§ **Records shown**:
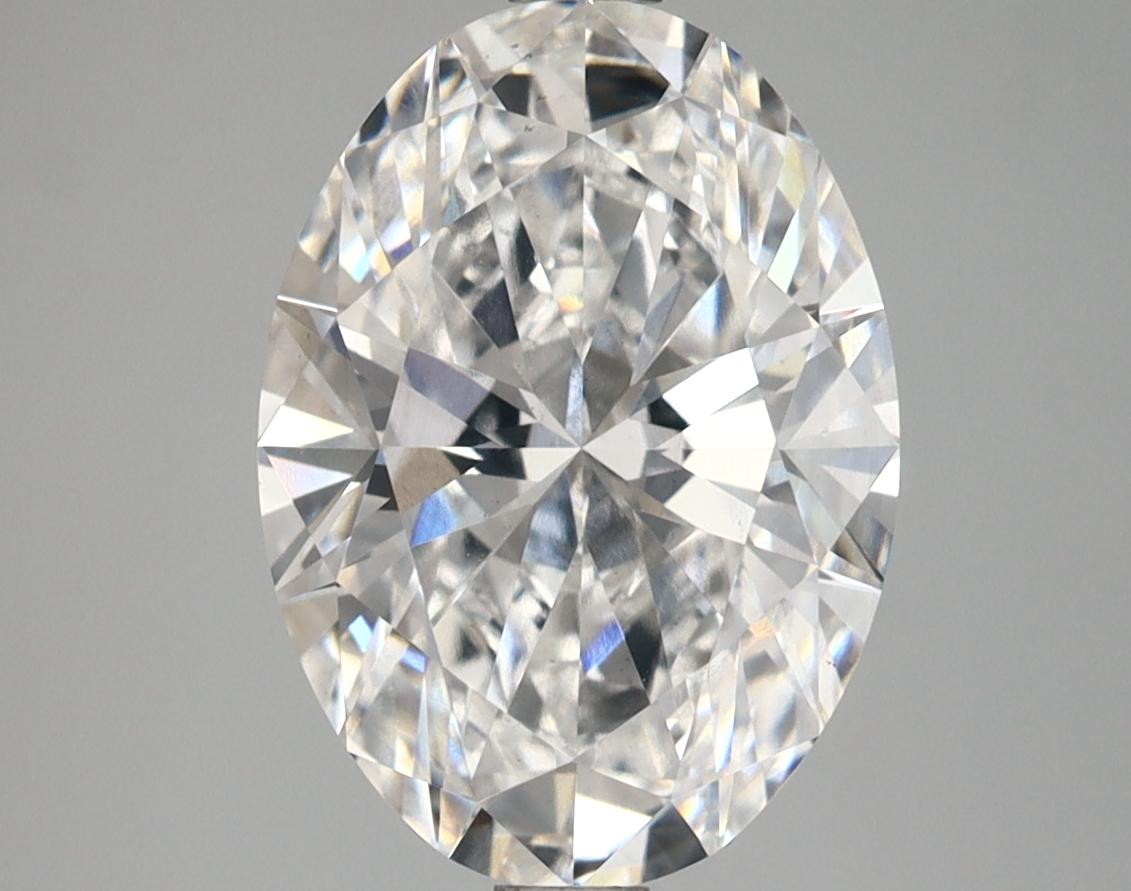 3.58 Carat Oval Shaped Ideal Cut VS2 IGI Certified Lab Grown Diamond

* * *

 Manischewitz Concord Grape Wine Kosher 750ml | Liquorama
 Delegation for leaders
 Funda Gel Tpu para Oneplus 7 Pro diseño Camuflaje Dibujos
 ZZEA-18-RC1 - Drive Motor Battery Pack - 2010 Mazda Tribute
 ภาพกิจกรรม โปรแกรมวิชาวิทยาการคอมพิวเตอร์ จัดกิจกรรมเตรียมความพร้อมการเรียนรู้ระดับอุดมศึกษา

§ **Problem**:
Print the items between the lines containing "Manischewitz Concord Grape" and "ZZEA-18-RC1 - Drive", inclusive, exactly as they appear.

§ **Solution for this problem**:
 Manischewitz Concord Grape Wine Kosher 750ml | Liquorama
 Delegation for leaders
 Funda Gel Tpu para Oneplus 7 Pro diseño Camuflaje Dibujos
 ZZEA-18-RC1 - Drive Motor Battery Pack - 2010 Mazda Tribute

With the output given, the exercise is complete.